L'homme s'est approché de mes boîtes avec grâce et lenteur. Il avait traversé à hauteur de la rue de Pontoise. Plutôt grand. Beau visage et beau regard. Beaux cheveux blancs. Tout du sage. Il a d'abord survolé assez rapidement l'ensemble des ouvrages de chaque boîte avant de se mettre à chercher plus méthodiquement. Négligeant le coin des nouvelles et des romans, mais s'attardant, avec un plaisir manifeste, du côté des Essais.
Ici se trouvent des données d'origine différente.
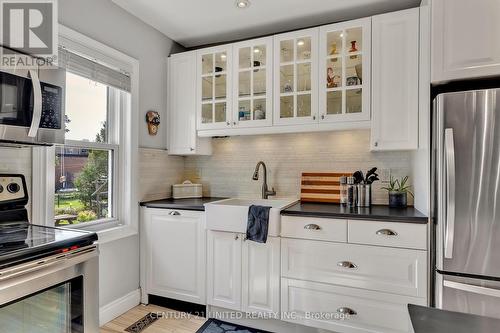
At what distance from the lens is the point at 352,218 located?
77.7 inches

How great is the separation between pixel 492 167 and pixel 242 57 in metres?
2.00

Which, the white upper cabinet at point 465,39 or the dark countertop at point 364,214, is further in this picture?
the dark countertop at point 364,214

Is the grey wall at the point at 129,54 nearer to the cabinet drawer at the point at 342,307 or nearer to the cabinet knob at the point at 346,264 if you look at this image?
the cabinet drawer at the point at 342,307

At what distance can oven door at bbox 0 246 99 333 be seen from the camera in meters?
1.17

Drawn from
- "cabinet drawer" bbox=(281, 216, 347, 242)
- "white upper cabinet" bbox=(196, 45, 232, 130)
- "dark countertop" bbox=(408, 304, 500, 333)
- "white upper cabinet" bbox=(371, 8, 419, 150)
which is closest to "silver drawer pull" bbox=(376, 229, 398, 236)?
"cabinet drawer" bbox=(281, 216, 347, 242)

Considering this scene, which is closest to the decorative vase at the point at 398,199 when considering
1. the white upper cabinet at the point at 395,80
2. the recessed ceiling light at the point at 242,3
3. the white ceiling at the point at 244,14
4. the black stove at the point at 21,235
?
the white upper cabinet at the point at 395,80

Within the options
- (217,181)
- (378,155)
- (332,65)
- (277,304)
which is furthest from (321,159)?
(277,304)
N'y tenant plus, il risque: avez-vous des ouvrages sur la Chine ? Je lui indique l'endroit de la troisième boîte où quelques ouvrages sur "Chine, Japon, Mongolie" sont réunis. J'ai vécu dix ans en Chine, vous savez, il y a très longtemps, reprend l'homme, tout en poursuivant sa recherche.
Je le laisse chercher à sa guise. C'est bien de laisser leurs aises aux acheteurs éventuels. Je le sais d'instinct. Ou plutôt d'expérience. Du temps où c'était moi l'acheteur familier des bouquinistes. Quand je n'aimais pas trop qu'on me colle. Qu'on me serre de trop près.
- Je suis en quête d'un ouvrage qui a été publié dans les années trente, chez Payot. Bleichsteiner en est l'auteur. Son titre L'Eglise jaune. Si vous le trouvez, monsieur, vous ferez de moi le plus heureux des hommes. Je veux absolument relire ce livre avant de mourir.
- Qui parle de mourir ?
- Vous savez, j'ai plus de 85 ans, alors, à cet âge, à la mort, on y pense !
- Interdiction de mourir avant que je vous trouve le livre, monsieur, et en bon bouquiniste, soyez-en persuadé, je vais prendre tout mon temps, pour mener mon enquête et ma quête. Laissez-moi votre adresse ou votre téléphone, et je vous informerai de la progression de mes recherches.
L'homme m'a tendu la main. Bonne poignée de main, ferme et franche. Contrat signé. Vie prolongée. Livre vendu. Quand je mettrai la main dessus.